Donne Impresa ospiti dell’ambasciata d’Italia in Albania. Focus su agricoltura solidale. Dall’impresa agricola al benessere sociale. La multifunzionalità è rosa

Donne Impresa ospiti dell’ambasciata d’Italia in Albania. Focus su agricoltura solidale

Dall’impresa agricola al benessere sociale. La multifunzionalità è rosa

8 marzo 2021 – Non solo uno scambio culturale tra due realtà, anche un contributo imprenditoriale che trova nella mondo femminile agricolo un interesse comune. Il webinar promosso oggi dall’Ambasciata italiana in Albania ha coinvolto la presidente nazionale di Donne Impresa Floriana Fanizza protagonista dell’incontro on line dove ha illustrato agli ospiti internazionali le conquiste socio politiche delle imprenditrici di Coldiretti. Esperienze condotte da pioniere– ha detto Floriana Fanizza – che hanno portato ad una maturità di progetti di rete espressione della multifunzionalità in agricoltura. Da aziende agricole ad agriturismi, da fattorie didattiche a solidali fino all’applicazione delle tecniche di precisione e alla conduzione di modelli ecosostenibili, le agricoltrici italiane si caratterizzano per intraprendenza e personalità.
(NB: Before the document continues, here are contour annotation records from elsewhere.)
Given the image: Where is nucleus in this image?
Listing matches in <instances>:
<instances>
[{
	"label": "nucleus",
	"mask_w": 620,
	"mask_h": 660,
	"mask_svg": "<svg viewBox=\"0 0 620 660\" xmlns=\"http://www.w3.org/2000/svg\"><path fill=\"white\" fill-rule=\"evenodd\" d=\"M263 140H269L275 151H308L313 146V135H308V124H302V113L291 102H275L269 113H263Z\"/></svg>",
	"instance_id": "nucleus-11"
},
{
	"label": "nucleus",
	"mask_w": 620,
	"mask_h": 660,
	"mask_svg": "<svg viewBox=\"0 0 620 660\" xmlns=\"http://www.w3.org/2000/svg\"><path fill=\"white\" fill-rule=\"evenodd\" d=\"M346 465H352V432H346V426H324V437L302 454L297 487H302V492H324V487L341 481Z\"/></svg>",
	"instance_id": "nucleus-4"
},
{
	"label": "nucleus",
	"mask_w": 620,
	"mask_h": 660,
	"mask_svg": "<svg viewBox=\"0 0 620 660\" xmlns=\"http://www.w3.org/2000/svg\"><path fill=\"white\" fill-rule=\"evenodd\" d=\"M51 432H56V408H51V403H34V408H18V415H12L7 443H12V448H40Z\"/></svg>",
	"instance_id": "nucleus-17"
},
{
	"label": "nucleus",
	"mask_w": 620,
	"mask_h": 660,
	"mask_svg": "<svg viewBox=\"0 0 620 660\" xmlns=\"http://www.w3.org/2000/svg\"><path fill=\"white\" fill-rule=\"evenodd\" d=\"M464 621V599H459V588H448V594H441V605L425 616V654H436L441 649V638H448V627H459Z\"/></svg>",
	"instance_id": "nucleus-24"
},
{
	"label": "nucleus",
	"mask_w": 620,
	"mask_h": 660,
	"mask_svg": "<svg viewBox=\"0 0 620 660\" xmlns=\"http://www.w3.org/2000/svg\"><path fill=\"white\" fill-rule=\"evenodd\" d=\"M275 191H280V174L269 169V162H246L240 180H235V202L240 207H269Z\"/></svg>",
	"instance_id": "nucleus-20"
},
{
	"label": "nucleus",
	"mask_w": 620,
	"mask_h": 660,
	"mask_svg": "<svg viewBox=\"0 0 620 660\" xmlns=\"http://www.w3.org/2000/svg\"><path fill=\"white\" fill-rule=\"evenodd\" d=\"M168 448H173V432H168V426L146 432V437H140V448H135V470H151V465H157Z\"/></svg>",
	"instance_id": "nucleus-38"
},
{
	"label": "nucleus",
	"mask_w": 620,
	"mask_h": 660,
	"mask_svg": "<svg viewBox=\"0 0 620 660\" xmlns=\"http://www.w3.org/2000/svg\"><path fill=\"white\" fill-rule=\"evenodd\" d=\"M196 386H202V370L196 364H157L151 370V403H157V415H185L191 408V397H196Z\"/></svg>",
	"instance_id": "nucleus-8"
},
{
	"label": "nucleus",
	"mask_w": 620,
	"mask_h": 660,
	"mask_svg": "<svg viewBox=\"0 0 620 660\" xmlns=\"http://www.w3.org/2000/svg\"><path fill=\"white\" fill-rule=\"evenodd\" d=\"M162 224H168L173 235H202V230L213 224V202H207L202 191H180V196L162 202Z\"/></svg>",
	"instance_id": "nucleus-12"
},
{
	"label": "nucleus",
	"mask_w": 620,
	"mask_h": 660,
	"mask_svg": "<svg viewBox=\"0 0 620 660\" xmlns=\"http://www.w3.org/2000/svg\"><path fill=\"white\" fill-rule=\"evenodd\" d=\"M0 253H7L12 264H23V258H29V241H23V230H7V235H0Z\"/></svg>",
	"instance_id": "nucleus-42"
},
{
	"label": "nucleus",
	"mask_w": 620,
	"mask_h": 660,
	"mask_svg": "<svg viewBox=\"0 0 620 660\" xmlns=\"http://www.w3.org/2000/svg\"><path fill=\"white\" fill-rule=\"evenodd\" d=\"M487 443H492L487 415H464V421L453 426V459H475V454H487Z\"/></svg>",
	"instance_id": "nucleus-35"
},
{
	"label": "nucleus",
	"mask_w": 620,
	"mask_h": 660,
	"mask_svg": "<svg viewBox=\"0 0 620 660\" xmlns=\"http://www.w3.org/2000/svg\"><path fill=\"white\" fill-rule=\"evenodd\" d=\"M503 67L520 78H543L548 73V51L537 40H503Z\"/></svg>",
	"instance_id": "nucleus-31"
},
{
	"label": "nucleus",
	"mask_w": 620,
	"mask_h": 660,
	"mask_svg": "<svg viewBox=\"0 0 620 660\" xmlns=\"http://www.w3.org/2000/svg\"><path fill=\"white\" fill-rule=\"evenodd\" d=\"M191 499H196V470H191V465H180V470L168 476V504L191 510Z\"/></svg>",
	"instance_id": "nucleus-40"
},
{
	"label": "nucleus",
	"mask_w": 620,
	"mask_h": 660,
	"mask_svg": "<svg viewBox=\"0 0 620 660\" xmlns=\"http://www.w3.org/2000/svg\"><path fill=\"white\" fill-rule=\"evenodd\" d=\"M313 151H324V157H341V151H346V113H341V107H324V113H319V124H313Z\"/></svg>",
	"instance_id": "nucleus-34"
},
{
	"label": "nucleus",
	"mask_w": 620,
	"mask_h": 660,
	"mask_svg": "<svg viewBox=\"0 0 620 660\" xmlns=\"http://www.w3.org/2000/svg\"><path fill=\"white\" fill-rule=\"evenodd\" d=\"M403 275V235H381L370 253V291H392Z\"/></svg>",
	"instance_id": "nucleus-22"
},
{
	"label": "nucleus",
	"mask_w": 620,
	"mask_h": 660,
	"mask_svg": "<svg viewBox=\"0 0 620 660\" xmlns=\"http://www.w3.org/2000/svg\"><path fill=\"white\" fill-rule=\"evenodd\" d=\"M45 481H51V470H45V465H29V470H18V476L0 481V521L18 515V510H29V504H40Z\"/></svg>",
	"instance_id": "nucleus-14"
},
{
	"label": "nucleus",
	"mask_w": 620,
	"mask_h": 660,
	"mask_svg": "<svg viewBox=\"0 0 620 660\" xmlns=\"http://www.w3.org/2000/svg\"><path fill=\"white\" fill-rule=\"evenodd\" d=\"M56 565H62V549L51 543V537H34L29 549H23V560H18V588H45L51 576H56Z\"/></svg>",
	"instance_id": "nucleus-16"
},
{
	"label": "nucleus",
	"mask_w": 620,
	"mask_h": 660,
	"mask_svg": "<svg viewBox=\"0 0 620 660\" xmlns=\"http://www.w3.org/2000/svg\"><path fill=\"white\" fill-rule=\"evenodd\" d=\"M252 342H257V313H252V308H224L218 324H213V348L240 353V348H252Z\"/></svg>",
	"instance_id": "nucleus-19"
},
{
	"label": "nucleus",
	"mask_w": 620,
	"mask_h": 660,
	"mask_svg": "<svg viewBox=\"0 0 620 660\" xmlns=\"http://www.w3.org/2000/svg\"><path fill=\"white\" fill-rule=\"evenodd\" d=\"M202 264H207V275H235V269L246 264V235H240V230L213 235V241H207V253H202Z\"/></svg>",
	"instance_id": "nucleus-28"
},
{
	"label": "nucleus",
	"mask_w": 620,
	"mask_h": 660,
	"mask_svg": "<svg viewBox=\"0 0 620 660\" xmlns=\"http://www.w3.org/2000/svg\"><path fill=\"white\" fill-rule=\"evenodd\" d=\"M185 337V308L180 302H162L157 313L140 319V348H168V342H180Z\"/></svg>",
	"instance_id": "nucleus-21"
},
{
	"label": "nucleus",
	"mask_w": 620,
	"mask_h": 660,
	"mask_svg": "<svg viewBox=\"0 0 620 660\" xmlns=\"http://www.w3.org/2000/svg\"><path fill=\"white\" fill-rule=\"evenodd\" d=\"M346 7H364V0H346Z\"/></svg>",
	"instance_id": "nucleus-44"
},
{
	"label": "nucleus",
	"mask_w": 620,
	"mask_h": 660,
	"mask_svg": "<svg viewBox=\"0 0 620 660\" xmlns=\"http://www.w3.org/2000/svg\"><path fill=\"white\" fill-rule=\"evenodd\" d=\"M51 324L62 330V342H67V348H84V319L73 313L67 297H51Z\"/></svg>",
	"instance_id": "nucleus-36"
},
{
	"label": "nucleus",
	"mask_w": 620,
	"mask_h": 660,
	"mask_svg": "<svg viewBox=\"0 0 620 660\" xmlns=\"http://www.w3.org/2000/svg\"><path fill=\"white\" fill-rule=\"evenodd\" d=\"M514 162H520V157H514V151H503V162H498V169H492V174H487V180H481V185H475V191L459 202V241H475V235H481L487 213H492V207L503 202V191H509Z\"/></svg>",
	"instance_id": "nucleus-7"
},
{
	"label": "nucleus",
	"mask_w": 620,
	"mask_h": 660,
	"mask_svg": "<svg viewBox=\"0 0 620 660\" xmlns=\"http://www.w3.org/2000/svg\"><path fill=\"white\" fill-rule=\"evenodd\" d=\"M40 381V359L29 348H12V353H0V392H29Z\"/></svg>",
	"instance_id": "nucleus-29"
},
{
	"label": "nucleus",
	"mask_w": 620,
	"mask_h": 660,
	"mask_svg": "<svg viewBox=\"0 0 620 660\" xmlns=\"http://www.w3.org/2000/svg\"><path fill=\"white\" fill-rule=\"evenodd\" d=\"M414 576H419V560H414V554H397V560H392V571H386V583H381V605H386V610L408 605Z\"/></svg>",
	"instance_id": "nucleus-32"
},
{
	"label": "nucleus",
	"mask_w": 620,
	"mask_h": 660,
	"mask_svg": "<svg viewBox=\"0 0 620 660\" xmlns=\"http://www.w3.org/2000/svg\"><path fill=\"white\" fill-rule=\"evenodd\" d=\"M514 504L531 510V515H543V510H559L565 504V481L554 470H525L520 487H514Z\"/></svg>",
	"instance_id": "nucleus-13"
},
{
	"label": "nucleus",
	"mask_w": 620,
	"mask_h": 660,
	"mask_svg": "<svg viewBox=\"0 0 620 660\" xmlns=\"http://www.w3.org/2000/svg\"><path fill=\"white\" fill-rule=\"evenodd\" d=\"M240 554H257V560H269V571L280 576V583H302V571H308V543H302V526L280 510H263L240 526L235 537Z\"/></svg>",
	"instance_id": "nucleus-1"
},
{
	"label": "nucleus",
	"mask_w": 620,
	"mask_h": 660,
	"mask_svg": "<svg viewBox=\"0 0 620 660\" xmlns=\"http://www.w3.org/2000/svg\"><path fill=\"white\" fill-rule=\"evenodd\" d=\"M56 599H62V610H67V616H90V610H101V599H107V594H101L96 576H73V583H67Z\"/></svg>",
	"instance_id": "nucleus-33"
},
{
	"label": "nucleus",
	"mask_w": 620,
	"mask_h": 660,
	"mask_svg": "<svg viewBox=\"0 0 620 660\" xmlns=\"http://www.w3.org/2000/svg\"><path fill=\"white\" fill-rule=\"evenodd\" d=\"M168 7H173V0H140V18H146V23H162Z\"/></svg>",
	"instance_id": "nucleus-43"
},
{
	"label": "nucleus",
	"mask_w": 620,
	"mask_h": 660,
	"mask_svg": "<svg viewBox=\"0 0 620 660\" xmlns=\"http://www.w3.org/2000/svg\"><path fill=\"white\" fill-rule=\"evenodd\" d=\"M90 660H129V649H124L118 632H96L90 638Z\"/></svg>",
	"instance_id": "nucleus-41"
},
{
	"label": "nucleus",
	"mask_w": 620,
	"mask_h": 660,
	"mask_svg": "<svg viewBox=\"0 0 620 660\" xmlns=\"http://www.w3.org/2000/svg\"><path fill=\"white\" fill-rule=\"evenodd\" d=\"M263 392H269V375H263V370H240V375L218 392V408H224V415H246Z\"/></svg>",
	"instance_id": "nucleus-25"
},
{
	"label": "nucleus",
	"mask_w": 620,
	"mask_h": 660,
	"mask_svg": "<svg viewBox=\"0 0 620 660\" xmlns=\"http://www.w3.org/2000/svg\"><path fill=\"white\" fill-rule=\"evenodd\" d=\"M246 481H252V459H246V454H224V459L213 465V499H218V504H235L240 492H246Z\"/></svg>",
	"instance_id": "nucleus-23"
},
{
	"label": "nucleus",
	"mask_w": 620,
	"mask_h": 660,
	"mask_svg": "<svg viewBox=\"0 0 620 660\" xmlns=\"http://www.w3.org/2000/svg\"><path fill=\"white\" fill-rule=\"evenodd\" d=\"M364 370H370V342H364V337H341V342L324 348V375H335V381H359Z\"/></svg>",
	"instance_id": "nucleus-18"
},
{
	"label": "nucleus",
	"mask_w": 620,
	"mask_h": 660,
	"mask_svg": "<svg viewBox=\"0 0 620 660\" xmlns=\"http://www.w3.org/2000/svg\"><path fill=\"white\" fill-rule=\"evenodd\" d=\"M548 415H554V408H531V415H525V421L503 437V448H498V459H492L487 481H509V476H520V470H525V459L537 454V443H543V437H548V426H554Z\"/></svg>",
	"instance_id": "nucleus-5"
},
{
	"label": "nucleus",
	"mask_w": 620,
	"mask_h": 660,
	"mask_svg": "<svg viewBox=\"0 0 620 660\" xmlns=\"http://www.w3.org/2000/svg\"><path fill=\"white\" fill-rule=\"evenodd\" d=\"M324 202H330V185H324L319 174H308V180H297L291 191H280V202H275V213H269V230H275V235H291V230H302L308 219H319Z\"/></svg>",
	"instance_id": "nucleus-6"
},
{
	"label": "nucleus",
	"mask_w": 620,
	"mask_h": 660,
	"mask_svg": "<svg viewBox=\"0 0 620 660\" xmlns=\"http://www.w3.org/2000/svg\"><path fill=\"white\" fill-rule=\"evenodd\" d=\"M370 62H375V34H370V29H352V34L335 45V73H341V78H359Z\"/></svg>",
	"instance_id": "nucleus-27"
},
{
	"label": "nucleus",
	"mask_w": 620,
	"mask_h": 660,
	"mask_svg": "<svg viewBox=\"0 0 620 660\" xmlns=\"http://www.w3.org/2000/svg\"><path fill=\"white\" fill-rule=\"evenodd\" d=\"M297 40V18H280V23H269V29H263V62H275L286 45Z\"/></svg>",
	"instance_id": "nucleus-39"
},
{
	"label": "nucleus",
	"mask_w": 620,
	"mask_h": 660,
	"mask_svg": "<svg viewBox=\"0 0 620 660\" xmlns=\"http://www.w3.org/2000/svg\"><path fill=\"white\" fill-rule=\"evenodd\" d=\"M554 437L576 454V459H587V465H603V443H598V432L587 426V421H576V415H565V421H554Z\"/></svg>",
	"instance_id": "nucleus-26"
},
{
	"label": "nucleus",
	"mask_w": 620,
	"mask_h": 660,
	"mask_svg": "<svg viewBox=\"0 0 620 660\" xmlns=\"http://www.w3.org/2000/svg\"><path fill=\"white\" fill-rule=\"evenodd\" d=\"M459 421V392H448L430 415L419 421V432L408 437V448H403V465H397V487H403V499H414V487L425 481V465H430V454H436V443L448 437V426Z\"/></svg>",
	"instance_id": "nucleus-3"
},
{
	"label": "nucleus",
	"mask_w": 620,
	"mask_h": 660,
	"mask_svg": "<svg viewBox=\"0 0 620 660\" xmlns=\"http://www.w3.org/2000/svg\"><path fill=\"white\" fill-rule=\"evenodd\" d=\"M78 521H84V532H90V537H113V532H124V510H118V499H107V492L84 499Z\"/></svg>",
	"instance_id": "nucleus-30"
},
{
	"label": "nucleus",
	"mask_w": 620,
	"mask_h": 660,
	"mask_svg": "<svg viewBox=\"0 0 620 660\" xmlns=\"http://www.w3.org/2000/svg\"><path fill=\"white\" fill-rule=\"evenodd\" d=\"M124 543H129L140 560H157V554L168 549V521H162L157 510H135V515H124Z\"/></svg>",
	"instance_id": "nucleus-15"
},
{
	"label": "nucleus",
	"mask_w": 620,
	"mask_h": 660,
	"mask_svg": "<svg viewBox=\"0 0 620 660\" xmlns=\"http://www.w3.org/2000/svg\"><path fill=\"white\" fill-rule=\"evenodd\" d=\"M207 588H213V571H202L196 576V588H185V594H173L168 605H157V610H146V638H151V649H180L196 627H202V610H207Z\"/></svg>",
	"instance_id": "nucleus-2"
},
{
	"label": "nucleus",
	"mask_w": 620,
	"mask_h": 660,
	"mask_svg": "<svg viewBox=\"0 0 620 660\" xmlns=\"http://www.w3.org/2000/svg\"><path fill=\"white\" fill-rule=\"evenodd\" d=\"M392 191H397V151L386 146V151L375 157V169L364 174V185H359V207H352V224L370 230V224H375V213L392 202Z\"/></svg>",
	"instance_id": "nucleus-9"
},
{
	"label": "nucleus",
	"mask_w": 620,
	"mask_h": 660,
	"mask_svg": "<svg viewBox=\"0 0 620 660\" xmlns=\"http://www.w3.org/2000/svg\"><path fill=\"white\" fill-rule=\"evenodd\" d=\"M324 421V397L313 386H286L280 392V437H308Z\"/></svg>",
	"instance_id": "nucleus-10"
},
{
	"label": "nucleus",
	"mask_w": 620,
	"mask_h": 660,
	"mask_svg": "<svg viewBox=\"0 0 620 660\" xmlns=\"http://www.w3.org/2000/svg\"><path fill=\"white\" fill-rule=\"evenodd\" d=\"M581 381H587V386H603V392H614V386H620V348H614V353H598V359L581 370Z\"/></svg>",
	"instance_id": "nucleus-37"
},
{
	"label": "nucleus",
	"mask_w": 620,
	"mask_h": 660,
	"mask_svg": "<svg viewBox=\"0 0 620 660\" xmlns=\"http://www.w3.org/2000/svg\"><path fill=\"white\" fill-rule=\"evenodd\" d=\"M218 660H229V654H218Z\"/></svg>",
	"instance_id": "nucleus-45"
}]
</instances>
In questo senso la testimonianza di Maria Grazia Murrocu dalla Sardegna è stata strategica quale racconto di un ritorno alla campagna dopo una fase di studio lavoro lontano dalla terra natia. Un riscatto che ha consegnato dignità e senso per le scelte di vita – ha sottolineato la titolare dell’azienda “Sa Mandra” di Alghero. Collegata dal Veneto anche Chiara Bortolas vice nazionale che ha seguito i lavori. Ricordo l’esperienza di una coppia di giovani padovani – ha detto Bortolas –  lui ragioniere col pallino di fare il coltivatore di zafferano, lei studentessa di psicologia di origini albanesi. Si incontrano e si sposano, sin da fidanzati hanno operato proprio nella capitale, a Tirana,  promuovendo la coltivazione di questa pianta negli orti dei centri di recupero per i giovani con problemi di integrazione e in situazioni di marginalità. Anche adesso i loro prodotti sono il frutto di un’apertura verso le persone in difficoltà che trova nella sensibilità agricola accoglienza e disponibilità.

Questo non è solo l’unico episodio – conclude Bortolas –settore primario è pieno di casi scuola e continua a diffondere tutto il suo potenziale con la collaborazione delle nuove generazioni e la sensibilità di molti operatori che non esitano a dare il proprio sostegno a chi si trova in difficoltà.